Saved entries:
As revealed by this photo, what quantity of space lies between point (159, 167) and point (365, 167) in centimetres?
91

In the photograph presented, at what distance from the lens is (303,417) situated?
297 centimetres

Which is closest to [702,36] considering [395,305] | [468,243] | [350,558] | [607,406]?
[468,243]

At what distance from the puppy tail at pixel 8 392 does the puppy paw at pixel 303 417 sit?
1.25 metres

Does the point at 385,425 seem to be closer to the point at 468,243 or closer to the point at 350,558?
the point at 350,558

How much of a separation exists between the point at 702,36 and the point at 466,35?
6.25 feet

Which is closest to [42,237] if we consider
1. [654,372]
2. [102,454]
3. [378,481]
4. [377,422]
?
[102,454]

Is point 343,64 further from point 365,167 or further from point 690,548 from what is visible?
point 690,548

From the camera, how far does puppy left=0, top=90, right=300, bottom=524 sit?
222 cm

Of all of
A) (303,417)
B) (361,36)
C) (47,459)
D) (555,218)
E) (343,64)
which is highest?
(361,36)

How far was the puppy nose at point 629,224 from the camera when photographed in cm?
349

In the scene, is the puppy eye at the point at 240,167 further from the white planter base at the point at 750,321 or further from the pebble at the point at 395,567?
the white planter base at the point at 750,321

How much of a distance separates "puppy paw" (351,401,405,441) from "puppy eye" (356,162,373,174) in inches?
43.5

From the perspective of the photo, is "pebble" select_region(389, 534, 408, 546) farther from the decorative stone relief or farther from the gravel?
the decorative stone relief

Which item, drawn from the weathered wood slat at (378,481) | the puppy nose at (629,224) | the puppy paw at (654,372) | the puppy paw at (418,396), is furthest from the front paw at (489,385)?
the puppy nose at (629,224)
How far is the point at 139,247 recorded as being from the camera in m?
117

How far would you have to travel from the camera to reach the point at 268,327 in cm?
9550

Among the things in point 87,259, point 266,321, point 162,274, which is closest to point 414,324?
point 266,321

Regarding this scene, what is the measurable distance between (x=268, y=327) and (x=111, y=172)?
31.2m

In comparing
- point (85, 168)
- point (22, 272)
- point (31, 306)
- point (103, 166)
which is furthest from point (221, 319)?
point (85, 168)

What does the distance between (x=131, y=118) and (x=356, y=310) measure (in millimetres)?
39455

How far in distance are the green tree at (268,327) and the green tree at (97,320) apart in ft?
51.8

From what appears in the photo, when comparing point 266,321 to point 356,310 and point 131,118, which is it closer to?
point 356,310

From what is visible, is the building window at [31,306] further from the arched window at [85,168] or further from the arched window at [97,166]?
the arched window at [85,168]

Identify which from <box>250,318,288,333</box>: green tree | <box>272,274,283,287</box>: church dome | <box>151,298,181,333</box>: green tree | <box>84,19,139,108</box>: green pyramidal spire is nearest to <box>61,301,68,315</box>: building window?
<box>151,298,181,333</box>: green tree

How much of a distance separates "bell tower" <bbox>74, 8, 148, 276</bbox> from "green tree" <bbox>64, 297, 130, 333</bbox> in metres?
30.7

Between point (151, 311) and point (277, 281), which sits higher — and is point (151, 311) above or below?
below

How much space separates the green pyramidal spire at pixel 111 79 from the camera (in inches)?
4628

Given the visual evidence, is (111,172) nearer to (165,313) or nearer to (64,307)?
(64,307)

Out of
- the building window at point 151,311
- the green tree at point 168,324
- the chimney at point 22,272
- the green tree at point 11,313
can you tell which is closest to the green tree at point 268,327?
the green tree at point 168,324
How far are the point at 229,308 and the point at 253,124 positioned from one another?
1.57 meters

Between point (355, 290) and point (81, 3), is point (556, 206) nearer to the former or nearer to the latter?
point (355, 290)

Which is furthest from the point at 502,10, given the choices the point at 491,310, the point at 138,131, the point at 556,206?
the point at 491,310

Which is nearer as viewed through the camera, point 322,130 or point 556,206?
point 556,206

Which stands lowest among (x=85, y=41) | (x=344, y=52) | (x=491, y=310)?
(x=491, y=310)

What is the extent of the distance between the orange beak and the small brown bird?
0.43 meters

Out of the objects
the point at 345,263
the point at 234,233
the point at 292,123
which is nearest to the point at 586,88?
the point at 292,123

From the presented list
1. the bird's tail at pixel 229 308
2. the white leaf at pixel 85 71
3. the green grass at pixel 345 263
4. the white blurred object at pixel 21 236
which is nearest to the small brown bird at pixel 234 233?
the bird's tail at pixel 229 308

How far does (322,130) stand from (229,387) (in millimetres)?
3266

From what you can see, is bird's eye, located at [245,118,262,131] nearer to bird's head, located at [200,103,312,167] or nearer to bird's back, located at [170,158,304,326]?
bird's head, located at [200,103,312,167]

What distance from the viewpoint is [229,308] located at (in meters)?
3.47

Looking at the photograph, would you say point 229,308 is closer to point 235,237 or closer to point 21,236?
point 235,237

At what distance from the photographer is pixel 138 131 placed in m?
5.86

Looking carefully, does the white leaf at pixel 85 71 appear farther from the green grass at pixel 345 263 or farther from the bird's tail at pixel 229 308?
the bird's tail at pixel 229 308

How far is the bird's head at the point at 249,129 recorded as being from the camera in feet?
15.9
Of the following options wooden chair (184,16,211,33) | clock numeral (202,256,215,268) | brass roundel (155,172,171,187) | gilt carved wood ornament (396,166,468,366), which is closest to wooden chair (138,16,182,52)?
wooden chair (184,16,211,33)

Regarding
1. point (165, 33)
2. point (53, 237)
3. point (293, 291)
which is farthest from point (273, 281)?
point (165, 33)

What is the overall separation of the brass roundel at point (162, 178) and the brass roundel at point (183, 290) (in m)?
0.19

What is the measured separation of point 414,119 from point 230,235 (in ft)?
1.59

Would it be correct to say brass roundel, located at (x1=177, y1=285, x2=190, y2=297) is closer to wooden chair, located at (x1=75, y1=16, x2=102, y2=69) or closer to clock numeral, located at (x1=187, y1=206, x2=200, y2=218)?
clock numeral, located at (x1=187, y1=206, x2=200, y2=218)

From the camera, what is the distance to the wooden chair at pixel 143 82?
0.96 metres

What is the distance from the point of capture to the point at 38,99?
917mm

Directions for this task: Arrange every line of the saved entries above as a JSON list of strings, one string per line, leaving out blank lines.

Full answer:
[
  "As revealed by this photo, what quantity of space lies between point (159, 167) and point (365, 167) in centimetres?",
  "91",
  "In the photograph presented, at what distance from the lens is (303,417) situated?",
  "297 centimetres",
  "Which is closest to [702,36] considering [395,305] | [468,243] | [350,558] | [607,406]?",
  "[468,243]",
  "At what distance from the puppy tail at pixel 8 392 does the puppy paw at pixel 303 417 sit?",
  "1.25 metres",
  "Does the point at 385,425 seem to be closer to the point at 468,243 or closer to the point at 350,558?",
  "the point at 350,558",
  "How much of a separation exists between the point at 702,36 and the point at 466,35?",
  "6.25 feet",
  "Which is closest to [42,237] if we consider",
  "1. [654,372]",
  "2. [102,454]",
  "3. [378,481]",
  "4. [377,422]",
  "?",
  "[102,454]",
  "Is point 343,64 further from point 365,167 or further from point 690,548 from what is visible?",
  "point 690,548",
  "From the camera, how far does puppy left=0, top=90, right=300, bottom=524 sit?",
  "222 cm",
  "Of all of",
  "A) (303,417)",
  "B) (361,36)",
  "C) (47,459)",
  "D) (555,218)",
  "E) (343,64)",
  "which is highest?",
  "(361,36)",
  "How far was the puppy nose at point 629,224 from the camera when photographed in cm?",
  "349",
  "In the scene, is the puppy eye at the point at 240,167 further from the white planter base at the point at 750,321 or further from the pebble at the point at 395,567?",
  "the white planter base at the point at 750,321",
  "How much of a distance separates \"puppy paw\" (351,401,405,441) from \"puppy eye\" (356,162,373,174) in inches?",
  "43.5",
  "From the perspective of the photo, is \"pebble\" select_region(389, 534, 408, 546) farther from the decorative stone relief or farther from the gravel?",
  "the decorative stone relief",
  "Which item, drawn from the weathered wood slat at (378,481) | the puppy nose at (629,224) | the puppy paw at (654,372) | the puppy paw at (418,396), is furthest from the front paw at (489,385)?",
  "the puppy nose at (629,224)",
  "How far is the point at 139,247 recorded as being from the camera in m?",
  "117",
  "How far would you have to travel from the camera to reach the point at 268,327 in cm?",
  "9550",
  "Among the things in point 87,259, point 266,321, point 162,274, which is closest to point 414,324?",
  "point 266,321",
  "Regarding this scene, what is the measurable distance between (x=268, y=327) and (x=111, y=172)?",
  "31.2m",
  "In comparing",
  "- point (85, 168)",
  "- point (22, 272)",
  "- point (31, 306)",
  "- point (103, 166)",
  "which is furthest from point (221, 319)?",
  "point (85, 168)",
  "What does the distance between (x=131, y=118) and (x=356, y=310) measure (in millimetres)?",
  "39455",
  "How far in distance are the green tree at (268,327) and the green tree at (97,320) apart in ft?",
  "51.8",
  "From what appears in the photo, when comparing point 266,321 to point 356,310 and point 131,118, which is it closer to?",
  "point 356,310",
  "From what is visible, is the building window at [31,306] further from the arched window at [85,168] or further from the arched window at [97,166]?",
  "the arched window at [85,168]",
  "Identify which from <box>250,318,288,333</box>: green tree | <box>272,274,283,287</box>: church dome | <box>151,298,181,333</box>: green tree | <box>84,19,139,108</box>: green pyramidal spire is nearest to <box>61,301,68,315</box>: building window?",
  "<box>151,298,181,333</box>: green tree",
  "How much of a distance separates \"bell tower\" <bbox>74, 8, 148, 276</bbox> from \"green tree\" <bbox>64, 297, 130, 333</bbox> in metres?",
  "30.7",
  "Between point (151, 311) and point (277, 281), which sits higher — and is point (151, 311) above or below?",
  "below",
  "How much space separates the green pyramidal spire at pixel 111 79 from the camera (in inches)?",
  "4628",
  "Given the visual evidence, is (111,172) nearer to (165,313) or nearer to (64,307)?",
  "(64,307)",
  "Out of",
  "- the building window at point 151,311",
  "- the green tree at point 168,324",
  "- the chimney at point 22,272",
  "- the green tree at point 11,313",
  "can you tell which is closest to the green tree at point 268,327?",
  "the green tree at point 168,324",
  "How far are the point at 229,308 and the point at 253,124 positioned from one another?",
  "1.57 meters",
  "Between point (355, 290) and point (81, 3), is point (556, 206) nearer to the former or nearer to the latter?",
  "point (355, 290)",
  "Which is furthest from the point at 502,10, given the choices the point at 491,310, the point at 138,131, the point at 556,206?",
  "the point at 491,310",
  "Which is nearer as viewed through the camera, point 322,130 or point 556,206?",
  "point 556,206",
  "Which stands lowest among (x=85, y=41) | (x=344, y=52) | (x=491, y=310)?",
  "(x=491, y=310)",
  "What is the extent of the distance between the orange beak and the small brown bird?",
  "0.43 meters",
  "Out of the objects",
  "the point at 345,263",
  "the point at 234,233",
  "the point at 292,123",
  "which is nearest to the point at 586,88?",
  "the point at 292,123",
  "From the presented list",
  "1. the bird's tail at pixel 229 308",
  "2. the white leaf at pixel 85 71",
  "3. the green grass at pixel 345 263",
  "4. the white blurred object at pixel 21 236",
  "which is nearest to the small brown bird at pixel 234 233?",
  "the bird's tail at pixel 229 308",
  "How far does (322,130) stand from (229,387) (in millimetres)?",
  "3266",
  "From what you can see, is bird's eye, located at [245,118,262,131] nearer to bird's head, located at [200,103,312,167] or nearer to bird's back, located at [170,158,304,326]?",
  "bird's head, located at [200,103,312,167]",
  "What distance from the viewpoint is [229,308] located at (in meters)?",
  "3.47",
  "Looking at the photograph, would you say point 229,308 is closer to point 235,237 or closer to point 21,236?",
  "point 235,237",
  "At what distance from the photographer is pixel 138 131 placed in m?",
  "5.86",
  "Looking carefully, does the white leaf at pixel 85 71 appear farther from the green grass at pixel 345 263 or farther from the bird's tail at pixel 229 308?",
  "the bird's tail at pixel 229 308",
  "How far is the bird's head at the point at 249,129 recorded as being from the camera in feet?",
  "15.9",
  "Of the following options wooden chair (184,16,211,33) | clock numeral (202,256,215,268) | brass roundel (155,172,171,187) | gilt carved wood ornament (396,166,468,366), which is closest to wooden chair (138,16,182,52)?",
  "wooden chair (184,16,211,33)",
  "Regarding",
  "1. point (165, 33)",
  "2. point (53, 237)",
  "3. point (293, 291)",
  "which is farthest from point (273, 281)?",
  "point (165, 33)",
  "What is the overall separation of the brass roundel at point (162, 178) and the brass roundel at point (183, 290) (in m)?",
  "0.19",
  "What is the measured separation of point 414,119 from point 230,235 (in ft)?",
  "1.59",
  "Would it be correct to say brass roundel, located at (x1=177, y1=285, x2=190, y2=297) is closer to wooden chair, located at (x1=75, y1=16, x2=102, y2=69) or closer to clock numeral, located at (x1=187, y1=206, x2=200, y2=218)?",
  "clock numeral, located at (x1=187, y1=206, x2=200, y2=218)",
  "From the camera, what is the distance to the wooden chair at pixel 143 82?",
  "0.96 metres",
  "What is the distance from the point of capture to the point at 38,99?",
  "917mm"
]